• _TEXT SECTION_:
========
The bestiary is varied and brimming with foes human and animalistic alike, from giant spiders, dark wizards, trolls, goblins, poachers, ancient guardians and more. Certain enemies are protected by barriers that can only be shattered with the correct spell, while others are weak to specific castings, further layering encounters with tactical nuance.
However, combat never feels unfairly stacked against you. Yes, it can overwhelming at times with multiple foes, but once you’ve mastered the art of dodging and counter attack (circle and triangle, respectively) and have a bevy of spells up your wizard’s cloak, duels become an exhilarating experience. Seriously, there’s nothing more awesome than casting Levioso on a pesky Goblin, peppering them with your basic spell before finishing them off with a blast of Configero. Or perhaps that dark wizard is causing you trouble from afar? Nab him close with Accio and show him who’s boss with a quick cast of Expelliarmus.
Over time, your conjuring skills will grow to the point where you can unleash massive combos by juggling enemies with multiple spells, while effortlessly repelling attacks. This requires some dexterous finger work on your part, but it’s oh so gratifying to pull off equally pleasing on the eyes. The controls make it easy to switch between spells with a squeeze of the R2 and corresponding face button, making duels responsible and intuitive. Oh, and there’s some pretty towering bosses you’ll go up against that will make good use of your spell casting and a bit of trial and error thrown in for good measure; even so, they never feel cheap and it’s satisfying to fell a lumbering troll with some deft use of your wand.
You can even mix things up a bit by growing your own Mandrakes and Venomous Tentaculars if you fancy it, lobbing them into combat by assigning them with L1 and watching them cause their own unique brand of carnage.
Speaking of spells, learning them is part and parcel of your student life; some are earned as part of the main quest, others will come to you in the form of Assignments. Here, Hogwarts teachers will request you complete some tasks (usually fetch quests for ingredients, making potions or meeting requirements in combat) and teach you a new spell as a reward.
========
• _LISTED RECORDS_:
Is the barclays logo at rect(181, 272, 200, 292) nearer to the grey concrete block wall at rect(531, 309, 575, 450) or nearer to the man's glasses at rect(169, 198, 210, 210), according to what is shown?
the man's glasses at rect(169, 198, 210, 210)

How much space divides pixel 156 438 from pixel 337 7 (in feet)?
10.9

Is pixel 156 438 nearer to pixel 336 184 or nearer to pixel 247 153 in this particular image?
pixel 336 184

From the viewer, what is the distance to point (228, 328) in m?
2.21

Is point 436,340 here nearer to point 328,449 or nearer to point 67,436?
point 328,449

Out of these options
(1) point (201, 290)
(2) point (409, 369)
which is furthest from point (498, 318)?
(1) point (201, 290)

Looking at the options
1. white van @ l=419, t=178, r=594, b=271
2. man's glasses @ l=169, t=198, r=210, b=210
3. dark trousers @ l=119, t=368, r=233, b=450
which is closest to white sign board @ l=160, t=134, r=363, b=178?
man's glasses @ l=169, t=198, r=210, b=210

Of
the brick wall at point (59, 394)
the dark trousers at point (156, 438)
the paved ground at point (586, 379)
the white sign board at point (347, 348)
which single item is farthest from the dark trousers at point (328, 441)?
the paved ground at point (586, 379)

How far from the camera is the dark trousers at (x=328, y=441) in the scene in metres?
========
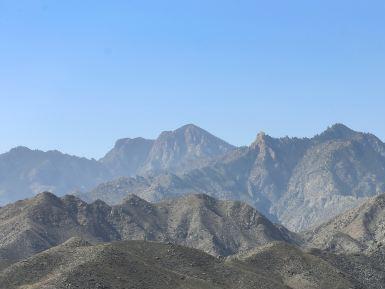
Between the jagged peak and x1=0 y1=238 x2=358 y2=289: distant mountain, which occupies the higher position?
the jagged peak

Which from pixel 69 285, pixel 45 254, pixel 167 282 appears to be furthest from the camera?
========
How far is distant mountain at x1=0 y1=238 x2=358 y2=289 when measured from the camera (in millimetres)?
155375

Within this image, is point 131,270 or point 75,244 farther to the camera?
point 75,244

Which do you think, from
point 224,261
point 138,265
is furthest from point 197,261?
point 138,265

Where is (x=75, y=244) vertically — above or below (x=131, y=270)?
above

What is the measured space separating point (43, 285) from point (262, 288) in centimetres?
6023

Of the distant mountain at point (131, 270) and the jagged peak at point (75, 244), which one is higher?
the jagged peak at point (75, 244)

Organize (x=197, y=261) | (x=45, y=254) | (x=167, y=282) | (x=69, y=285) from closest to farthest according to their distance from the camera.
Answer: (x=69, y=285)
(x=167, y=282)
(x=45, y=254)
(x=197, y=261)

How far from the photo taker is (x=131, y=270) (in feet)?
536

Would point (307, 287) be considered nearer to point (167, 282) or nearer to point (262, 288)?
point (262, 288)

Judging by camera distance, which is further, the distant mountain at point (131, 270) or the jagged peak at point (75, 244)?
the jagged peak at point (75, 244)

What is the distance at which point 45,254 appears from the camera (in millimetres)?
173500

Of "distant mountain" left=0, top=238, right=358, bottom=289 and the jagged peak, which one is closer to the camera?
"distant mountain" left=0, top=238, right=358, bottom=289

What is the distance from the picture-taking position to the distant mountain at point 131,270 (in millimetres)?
========
• _DIRECTIVES_:
1. In the game review, which button assigns Mandrakes and Venomous Tentaculars so they can be thrown into combat?
2. Echo the rows, copying everything from the line containing "What is the distance at" down to the line containing "What is the distance from", both lines included.

• _PROBLEM SOLUTIONS_:
1. L1

2.
What is the distance at which point 45,254 appears from the camera (in millimetres)?
173500

Of "distant mountain" left=0, top=238, right=358, bottom=289 and the jagged peak, which one is closer to the camera?
"distant mountain" left=0, top=238, right=358, bottom=289

What is the distance from the picture-taking position to the distant mountain at point 131,270 (in millimetres)?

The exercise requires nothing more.